イベントは両日ともにプロのドライビングによる同乗走行でスタート。貴重な体験だ
会場を縦横無尽に走るラリーカー。全日本からアジアパシフィック選手権、ダカールラリーまで多彩だ
パイクスピーク・ヒルクライムマシンはさながら白煙大会、全てEVマシンだ
前日に行われた全日本ラリー選手権で勝利し、シリーズチャンピオンに王手をかけた勝田・足立組インプレッサと同じく、前日に全日本ジムカーナで勝利しシリーズチャンピオンを獲得した山野哲也選手も登場しハイレベルな走行を披露した
日野の巨大なダカールラリー参戦車両のデモランは圧巻。日野社内で公募されたディーラーメカニックも参戦するスタイルは、ニュルブルクリンク24時間レースにおけるスバル・インプレッサ(写真右)と同じだ
毎年恒例のメーカー対抗カートリレー。松田次生選手がパイロンを持って走っているのは謎だ
今年はSUPER GTの走行シーンが非常に少なかった
スーパーフォーミュラーは今シーズンモデルのデモランとともにブースで2014年モデルの展示をした。この時期に一般公開するのは珍しいのではないだろうか。ブースでは解説ハンドブックを配布していた

 13日に鈴鹿で行われた日本GPで3位を獲得したロマン・グロージャン選手は、会場で発表されたルノーの新型モデル「ルーテシア ルノー・スポール」でデモランを披露。

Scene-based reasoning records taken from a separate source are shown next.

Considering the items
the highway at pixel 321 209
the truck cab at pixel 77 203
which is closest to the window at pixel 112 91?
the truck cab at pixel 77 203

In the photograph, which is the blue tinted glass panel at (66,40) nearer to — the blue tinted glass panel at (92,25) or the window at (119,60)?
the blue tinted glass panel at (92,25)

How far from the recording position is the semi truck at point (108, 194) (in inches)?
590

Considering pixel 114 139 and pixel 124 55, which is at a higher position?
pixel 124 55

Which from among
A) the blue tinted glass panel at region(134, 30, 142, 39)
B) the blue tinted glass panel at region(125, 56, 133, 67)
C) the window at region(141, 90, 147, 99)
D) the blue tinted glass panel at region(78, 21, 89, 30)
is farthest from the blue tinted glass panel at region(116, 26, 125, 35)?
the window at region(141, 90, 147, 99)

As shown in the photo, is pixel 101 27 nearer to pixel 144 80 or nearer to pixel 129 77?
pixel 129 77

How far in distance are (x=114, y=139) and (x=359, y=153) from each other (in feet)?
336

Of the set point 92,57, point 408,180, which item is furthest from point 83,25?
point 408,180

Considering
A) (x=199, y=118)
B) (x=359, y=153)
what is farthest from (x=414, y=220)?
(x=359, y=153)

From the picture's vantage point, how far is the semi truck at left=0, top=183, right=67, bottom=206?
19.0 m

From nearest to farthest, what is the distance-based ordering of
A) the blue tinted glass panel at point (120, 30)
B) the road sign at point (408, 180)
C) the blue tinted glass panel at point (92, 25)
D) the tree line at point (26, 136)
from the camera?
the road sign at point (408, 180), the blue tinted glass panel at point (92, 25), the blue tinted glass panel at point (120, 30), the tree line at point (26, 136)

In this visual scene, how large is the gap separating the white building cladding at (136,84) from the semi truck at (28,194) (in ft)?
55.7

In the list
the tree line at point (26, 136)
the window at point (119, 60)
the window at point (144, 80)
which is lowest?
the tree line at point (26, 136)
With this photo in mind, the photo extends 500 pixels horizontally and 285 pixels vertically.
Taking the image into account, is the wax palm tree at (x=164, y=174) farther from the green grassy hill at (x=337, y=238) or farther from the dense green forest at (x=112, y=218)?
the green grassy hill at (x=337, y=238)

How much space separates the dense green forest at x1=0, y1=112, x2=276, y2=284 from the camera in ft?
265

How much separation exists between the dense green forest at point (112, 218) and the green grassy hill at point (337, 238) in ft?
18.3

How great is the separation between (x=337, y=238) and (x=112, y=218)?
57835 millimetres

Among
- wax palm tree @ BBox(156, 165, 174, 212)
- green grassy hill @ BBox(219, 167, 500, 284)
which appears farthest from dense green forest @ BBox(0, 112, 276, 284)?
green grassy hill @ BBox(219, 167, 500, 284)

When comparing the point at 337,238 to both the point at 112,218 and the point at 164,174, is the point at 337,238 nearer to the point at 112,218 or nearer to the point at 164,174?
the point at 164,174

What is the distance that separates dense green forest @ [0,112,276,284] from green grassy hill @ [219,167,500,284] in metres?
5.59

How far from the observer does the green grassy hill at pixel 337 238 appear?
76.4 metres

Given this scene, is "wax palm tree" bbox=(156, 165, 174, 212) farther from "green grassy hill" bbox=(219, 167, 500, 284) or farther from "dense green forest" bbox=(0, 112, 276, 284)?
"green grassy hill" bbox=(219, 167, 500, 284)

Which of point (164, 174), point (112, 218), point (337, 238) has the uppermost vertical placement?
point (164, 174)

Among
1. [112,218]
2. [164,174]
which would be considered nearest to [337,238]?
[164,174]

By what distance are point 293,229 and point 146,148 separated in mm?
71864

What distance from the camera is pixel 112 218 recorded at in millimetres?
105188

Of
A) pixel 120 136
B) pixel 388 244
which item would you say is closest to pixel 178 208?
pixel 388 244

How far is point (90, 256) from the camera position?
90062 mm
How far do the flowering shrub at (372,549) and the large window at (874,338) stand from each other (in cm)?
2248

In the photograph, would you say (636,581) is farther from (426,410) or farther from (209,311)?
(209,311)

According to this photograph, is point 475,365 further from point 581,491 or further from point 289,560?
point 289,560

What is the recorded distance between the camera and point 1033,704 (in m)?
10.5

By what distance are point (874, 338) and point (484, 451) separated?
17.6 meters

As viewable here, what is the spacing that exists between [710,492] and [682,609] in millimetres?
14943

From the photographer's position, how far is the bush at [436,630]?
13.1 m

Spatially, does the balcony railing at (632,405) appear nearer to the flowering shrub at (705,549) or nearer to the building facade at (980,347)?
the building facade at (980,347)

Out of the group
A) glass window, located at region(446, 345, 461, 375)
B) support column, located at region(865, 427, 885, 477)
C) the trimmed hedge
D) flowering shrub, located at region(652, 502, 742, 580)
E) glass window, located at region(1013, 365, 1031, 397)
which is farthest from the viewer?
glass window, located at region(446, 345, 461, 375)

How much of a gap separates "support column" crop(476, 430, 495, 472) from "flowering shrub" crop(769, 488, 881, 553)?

 また、FIAのジャン・トッド会長もお台場に駆けつけ会場は大いに盛り上がった。現役F1レーサーの人気はもちろんだが、ジャン・トッド会長の登場での盛り上がりはグループBの205T16時代のプジョーチームを指揮した顔や、フェラーリF1チームの監督という顔など、多くのジャンルで記憶に残る功績の賜物だろう。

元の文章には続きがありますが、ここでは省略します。